Pension reform simply did not happen. A plan was promulgated allowing financially strapped municipalities to pay a smaller amount of their pension obligation in the next few years, with balloon payments coming five years out. This will stave off some local bankruptcies in the short term and five years hence, when the full impact of the delayed obligations come to roost, many elected state office holders who favored this option will have moved on or retired. This is the ultimate in “kicking the can down the road” and the “not on my watch” mind set.
The New York state requirement for binding arbitration for uniformed municipal employees was also not addressed. Under the current system, when a municipality and a union reach a stalemate, binding arbitration is triggered and strangers are dispatched to a community to make the financial decisions relating to a new labor agreement leaving the local electeds and the property taxpayers out of the equation. Communities are also penalized if they have a fund balance due to prudent planning. The lesson seems to be if you do not save for a rainy day or emergency, you are rewarded with a lower arbitration award.
The village is also a proponent of legislation that would allow municipal notification of public meetings online versus weekly newspapers. The information would reach residents in a more timely manner and at cost savings for the taxpayers. The bill is aggressively opposed by the print media.
Though major changes to the burdens imposed on New York state property taxpayers are not being addressed in Albany, our local legislators, Sen. George Lattimer and Assemblywoman Amy Paulin, have been very responsive to issues unique to their district.
As example, our legislators championed a bill that would move the Eastchester Fire District election from its December date with limited polling hours and locations to coincide with the regular November elections. Since the Eastchester Fire District budget of approximately $16 million now surpasses both the municipal budgets of Tuckahoe and Bronxville, offering the taxpayers more hours to cast their votes and more polling places seems only fair. The bill passed in the Assembly and is awaiting a Senate vote.
Another bill with great financial impact to the village is also winding its way through the legislature courtesy of Mr. Lattimer and Ms. Paulin. The village, along with 10 other municipalities, banded together to champion a bill that would allocate the cost of water hydrant maintenance to all users of water and not just property taxpayers as is the current structure. Last year, Bronxville village taxpayers spent $105,614.00 to maintain the hydrants throughout the village. With the passage of this bill, there will be a more equitable allocation of the maintenance costs.
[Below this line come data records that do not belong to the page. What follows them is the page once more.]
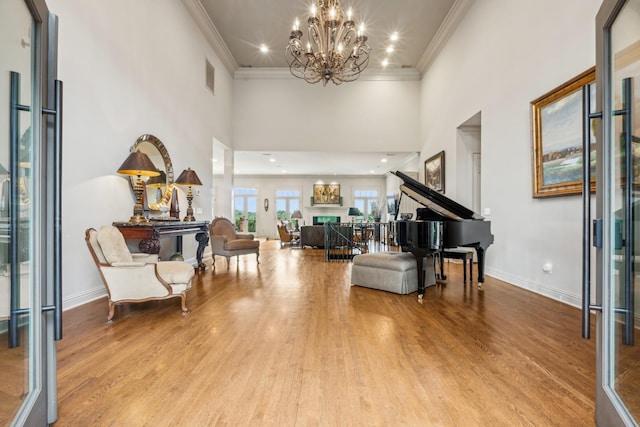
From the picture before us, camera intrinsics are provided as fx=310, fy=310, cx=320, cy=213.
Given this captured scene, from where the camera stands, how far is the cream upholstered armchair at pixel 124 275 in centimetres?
291

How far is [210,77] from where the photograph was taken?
6781 mm

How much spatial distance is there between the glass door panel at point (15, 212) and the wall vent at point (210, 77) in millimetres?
5922

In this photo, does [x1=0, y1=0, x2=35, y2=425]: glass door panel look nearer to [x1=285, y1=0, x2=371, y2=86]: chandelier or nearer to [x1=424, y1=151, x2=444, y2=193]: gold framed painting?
[x1=285, y1=0, x2=371, y2=86]: chandelier

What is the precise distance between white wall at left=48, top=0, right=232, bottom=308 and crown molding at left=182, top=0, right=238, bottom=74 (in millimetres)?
194

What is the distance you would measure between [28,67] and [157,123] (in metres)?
3.85

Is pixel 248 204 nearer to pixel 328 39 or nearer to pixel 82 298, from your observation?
pixel 328 39

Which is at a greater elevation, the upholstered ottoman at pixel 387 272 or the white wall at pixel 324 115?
the white wall at pixel 324 115

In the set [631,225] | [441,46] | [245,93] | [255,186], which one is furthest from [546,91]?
[255,186]

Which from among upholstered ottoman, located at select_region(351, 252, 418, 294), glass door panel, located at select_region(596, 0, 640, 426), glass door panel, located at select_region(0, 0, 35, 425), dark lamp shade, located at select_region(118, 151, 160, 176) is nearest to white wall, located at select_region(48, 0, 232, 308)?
dark lamp shade, located at select_region(118, 151, 160, 176)

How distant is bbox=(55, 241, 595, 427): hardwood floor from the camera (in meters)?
1.54

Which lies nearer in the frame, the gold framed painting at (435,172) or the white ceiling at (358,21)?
the white ceiling at (358,21)

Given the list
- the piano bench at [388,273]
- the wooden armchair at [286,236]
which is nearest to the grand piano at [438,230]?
the piano bench at [388,273]

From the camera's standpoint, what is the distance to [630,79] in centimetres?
128

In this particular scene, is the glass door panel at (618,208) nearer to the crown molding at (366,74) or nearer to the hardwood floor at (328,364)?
the hardwood floor at (328,364)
These local bills, though quite necessary, are only small potatoes compared to the unfunded burdens that are passed to local governments via Albany.
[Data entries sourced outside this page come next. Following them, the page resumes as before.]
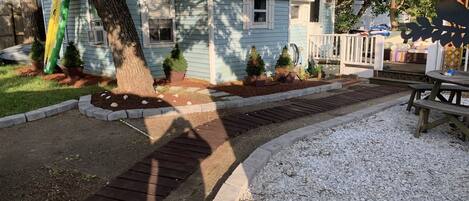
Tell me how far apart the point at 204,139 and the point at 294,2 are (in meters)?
7.82

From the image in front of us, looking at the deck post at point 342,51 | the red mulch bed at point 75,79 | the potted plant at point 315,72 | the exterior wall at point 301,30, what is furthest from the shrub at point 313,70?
the red mulch bed at point 75,79

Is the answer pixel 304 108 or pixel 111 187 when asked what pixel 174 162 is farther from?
pixel 304 108

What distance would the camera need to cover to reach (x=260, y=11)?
9.57 metres

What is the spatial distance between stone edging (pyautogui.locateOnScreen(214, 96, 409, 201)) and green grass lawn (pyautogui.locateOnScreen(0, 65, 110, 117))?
4391mm

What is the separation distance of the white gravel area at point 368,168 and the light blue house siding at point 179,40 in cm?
476

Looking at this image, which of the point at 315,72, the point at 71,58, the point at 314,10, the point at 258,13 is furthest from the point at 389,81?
the point at 71,58

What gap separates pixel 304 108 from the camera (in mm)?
6840

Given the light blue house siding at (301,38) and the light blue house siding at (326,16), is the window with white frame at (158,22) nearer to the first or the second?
the light blue house siding at (301,38)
From my vantage point, it is both disheartening and unsustainable. We have elected officials unwilling to address a pension plan in many cases because as career politicians they have a vested interest. We have strayed so far from the Founding Father’s model of giving a few years of service to one’s government and then returning to private sector careers. It may take the populace electing representatives who have non-political expertise, who do not fear defeat or aspire to even higher office to get us back on the right path. Property taxpayers simply must view themselves as the most important special interest group and make their voices heard.